In the records below, find the line with "2. mGT: Full-length" and the line with "Answer (YES/NO): YES"; return exactly those lines and every line between them.

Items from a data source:
▽

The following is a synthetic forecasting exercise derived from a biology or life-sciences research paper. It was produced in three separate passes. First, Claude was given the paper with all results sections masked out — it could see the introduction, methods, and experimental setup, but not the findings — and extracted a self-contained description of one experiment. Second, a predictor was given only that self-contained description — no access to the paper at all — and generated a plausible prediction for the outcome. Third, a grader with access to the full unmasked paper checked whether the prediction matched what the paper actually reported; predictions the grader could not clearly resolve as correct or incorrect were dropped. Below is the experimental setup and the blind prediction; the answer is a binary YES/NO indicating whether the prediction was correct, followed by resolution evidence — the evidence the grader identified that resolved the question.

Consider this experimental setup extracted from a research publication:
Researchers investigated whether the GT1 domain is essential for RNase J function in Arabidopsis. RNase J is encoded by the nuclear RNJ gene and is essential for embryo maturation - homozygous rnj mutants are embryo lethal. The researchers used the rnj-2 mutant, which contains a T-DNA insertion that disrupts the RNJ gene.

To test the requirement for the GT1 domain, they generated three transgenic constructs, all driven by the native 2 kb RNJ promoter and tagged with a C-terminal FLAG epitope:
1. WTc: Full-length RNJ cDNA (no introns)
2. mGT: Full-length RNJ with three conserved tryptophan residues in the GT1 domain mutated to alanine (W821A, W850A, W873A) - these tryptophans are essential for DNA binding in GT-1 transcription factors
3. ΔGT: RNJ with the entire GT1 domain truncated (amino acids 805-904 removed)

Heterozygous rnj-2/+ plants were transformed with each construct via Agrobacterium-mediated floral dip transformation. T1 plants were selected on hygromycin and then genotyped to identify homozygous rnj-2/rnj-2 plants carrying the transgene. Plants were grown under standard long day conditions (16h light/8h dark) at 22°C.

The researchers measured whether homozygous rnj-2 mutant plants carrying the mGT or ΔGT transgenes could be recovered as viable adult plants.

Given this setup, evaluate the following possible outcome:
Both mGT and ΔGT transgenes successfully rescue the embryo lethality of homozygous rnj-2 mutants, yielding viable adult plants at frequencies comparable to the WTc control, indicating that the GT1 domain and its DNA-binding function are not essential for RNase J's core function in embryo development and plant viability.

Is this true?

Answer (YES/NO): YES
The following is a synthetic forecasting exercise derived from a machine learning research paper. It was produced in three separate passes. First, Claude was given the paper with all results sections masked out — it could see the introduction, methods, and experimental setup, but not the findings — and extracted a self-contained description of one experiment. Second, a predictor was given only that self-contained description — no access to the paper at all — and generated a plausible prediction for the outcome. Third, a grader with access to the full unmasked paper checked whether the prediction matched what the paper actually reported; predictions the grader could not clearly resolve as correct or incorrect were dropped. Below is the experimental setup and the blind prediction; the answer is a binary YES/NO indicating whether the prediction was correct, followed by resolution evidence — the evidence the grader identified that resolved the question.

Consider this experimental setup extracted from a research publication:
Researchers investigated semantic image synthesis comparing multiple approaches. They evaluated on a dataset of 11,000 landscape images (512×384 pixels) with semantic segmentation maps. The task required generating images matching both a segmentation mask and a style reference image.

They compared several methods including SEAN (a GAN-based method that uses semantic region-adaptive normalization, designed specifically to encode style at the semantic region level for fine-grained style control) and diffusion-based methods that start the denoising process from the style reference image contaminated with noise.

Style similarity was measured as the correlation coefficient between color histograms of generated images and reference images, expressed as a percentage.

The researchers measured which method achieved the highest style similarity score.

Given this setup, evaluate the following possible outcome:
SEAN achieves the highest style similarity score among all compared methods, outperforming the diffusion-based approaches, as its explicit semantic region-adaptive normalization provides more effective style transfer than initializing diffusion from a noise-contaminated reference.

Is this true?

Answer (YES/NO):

△

▶ _Answer box_:
2. mGT: Full-length RNJ with three conserved tryptophan residues in the GT1 domain mutated to alanine (W821A, W850A, W873A) - these tryptophans are essential for DNA binding in GT-1 transcription factors
3. ΔGT: RNJ with the entire GT1 domain truncated (amino acids 805-904 removed)

Heterozygous rnj-2/+ plants were transformed with each construct via Agrobacterium-mediated floral dip transformation. T1 plants were selected on hygromycin and then genotyped to identify homozygous rnj-2/rnj-2 plants carrying the transgene. Plants were grown under standard long day conditions (16h light/8h dark) at 22°C.

The researchers measured whether homozygous rnj-2 mutant plants carrying the mGT or ΔGT transgenes could be recovered as viable adult plants.

Given this setup, evaluate the following possible outcome:
Both mGT and ΔGT transgenes successfully rescue the embryo lethality of homozygous rnj-2 mutants, yielding viable adult plants at frequencies comparable to the WTc control, indicating that the GT1 domain and its DNA-binding function are not essential for RNase J's core function in embryo development and plant viability.

Is this true?

Answer (YES/NO): YES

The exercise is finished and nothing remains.